- Brief -
Reproduce word for word the line that contains "Given this setup, evaluate" and each line that follows it, stopping after the final line of the material.

- Stored data -
##########

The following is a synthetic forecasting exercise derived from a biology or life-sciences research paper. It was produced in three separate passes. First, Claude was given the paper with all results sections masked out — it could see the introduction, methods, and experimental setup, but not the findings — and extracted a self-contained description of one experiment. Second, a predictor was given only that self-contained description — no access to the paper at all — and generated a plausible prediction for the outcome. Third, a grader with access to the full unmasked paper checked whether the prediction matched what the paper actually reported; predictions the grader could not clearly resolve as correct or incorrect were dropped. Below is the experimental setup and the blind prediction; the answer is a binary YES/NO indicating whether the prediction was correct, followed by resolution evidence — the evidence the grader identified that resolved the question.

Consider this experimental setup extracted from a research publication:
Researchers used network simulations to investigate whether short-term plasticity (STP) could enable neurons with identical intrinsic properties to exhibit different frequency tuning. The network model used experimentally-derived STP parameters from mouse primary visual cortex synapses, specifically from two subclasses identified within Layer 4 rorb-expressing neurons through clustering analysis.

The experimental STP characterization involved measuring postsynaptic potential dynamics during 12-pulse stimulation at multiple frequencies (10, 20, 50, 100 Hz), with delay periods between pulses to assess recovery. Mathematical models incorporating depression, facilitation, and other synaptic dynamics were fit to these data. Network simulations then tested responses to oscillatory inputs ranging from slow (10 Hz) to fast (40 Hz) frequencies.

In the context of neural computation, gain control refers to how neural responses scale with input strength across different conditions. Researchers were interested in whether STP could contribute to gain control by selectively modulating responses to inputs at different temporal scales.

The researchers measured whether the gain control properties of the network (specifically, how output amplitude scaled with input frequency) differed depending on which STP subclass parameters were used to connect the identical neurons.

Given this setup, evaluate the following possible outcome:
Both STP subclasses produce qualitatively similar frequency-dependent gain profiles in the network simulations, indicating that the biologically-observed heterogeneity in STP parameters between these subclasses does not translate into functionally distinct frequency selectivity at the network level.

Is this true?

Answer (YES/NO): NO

##########

- Your solution -
Given this setup, evaluate the following possible outcome:
Both STP subclasses produce qualitatively similar frequency-dependent gain profiles in the network simulations, indicating that the biologically-observed heterogeneity in STP parameters between these subclasses does not translate into functionally distinct frequency selectivity at the network level.

Is this true?

Answer (YES/NO): NO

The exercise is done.